TEKS HALAMAN:
********
PELARIAN KI JAMBRONG
SIMPATISAN PKI
Tahun 1965 setelah Partai Komunis Indonesia gagal melakukan
kudeta terjadilah pembantaian yang amat mengerikan kala itu pemerintah
melakukan pembersihan besar-besaran terhadap orang-orang yang diduga sebagai simpatisan
PKI.
Bukan hanya itu saja, para anggota PKI yang ada di struktur pemerintahan
dilucuti dari jabatannya lalu mereka dihabisi secara massal ada juga yang
dipenjara seumur hidup.
Pembersihan itu bukan hanya terjadi di kota-kota besar namun
di wilayah pelosok juga sangat gencar dilakukan pembersihan dari kroni-kroni
PKI. Mereka ditangkap lalu dibantai satu persatu.
********
TUJUAN LATIHAN: Salin kembali sebagian teks tentang Ki Jambrong, mulai dari bagian yang memuat "Bukan hanya itu" dan berhenti setelah "dibantai satu persatu.". Di dalamnya, ganti "pelosok" dengan "pedalaman".
********
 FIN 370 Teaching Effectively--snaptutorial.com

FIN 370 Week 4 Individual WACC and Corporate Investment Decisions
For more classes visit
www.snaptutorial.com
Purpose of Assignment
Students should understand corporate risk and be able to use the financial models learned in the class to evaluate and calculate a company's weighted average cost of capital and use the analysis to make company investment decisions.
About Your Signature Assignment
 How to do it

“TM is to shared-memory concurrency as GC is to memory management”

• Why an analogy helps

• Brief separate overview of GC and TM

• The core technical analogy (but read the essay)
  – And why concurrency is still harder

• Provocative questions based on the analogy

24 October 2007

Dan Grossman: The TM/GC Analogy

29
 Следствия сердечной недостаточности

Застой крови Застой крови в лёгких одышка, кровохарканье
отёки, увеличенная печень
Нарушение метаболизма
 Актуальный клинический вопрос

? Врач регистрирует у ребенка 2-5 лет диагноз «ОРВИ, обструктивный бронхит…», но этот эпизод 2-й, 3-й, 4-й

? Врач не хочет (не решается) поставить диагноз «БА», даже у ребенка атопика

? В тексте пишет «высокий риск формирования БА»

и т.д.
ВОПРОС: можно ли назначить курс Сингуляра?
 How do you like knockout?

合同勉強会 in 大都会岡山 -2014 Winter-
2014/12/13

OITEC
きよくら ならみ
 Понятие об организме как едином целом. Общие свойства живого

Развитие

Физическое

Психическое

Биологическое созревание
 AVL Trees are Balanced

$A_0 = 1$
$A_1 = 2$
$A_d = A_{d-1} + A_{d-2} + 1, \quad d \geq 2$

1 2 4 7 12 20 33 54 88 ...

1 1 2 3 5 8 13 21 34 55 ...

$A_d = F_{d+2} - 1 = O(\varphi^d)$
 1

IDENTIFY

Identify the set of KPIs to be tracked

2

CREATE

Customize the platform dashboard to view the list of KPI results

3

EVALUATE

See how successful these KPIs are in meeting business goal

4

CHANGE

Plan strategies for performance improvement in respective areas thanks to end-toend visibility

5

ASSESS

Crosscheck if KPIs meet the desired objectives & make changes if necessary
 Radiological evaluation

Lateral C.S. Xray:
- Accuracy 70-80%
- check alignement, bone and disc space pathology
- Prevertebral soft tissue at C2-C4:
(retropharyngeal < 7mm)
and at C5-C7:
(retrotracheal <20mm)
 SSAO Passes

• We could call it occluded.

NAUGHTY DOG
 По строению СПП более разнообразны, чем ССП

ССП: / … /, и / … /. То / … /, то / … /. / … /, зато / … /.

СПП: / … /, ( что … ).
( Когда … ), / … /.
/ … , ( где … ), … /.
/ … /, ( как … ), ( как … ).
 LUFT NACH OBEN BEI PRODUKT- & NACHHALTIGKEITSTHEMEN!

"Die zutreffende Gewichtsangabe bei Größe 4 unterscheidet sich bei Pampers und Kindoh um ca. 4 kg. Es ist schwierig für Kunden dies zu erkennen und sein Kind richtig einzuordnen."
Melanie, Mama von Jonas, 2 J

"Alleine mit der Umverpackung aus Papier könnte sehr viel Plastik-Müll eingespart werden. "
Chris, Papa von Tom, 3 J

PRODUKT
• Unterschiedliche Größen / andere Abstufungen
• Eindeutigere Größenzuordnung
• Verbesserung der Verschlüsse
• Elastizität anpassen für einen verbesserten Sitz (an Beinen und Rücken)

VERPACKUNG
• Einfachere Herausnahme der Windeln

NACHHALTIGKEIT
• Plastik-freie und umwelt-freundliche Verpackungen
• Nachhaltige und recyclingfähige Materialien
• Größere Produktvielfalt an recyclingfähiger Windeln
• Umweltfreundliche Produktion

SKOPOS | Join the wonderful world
********
JAWABAN AKHIR:
Bukan hanya itu saja, para anggota PKI yang ada di struktur pemerintahan
dilucuti dari jabatannya lalu mereka dihabisi secara massal ada juga yang
dipenjara seumur hidup.
Pembersihan itu bukan hanya terjadi di kota-kota besar namun
di wilayah pedalaman juga sangat gencar dilakukan pembersihan dari kroni-kroni
PKI. Mereka ditangkap lalu dibantai satu persatu.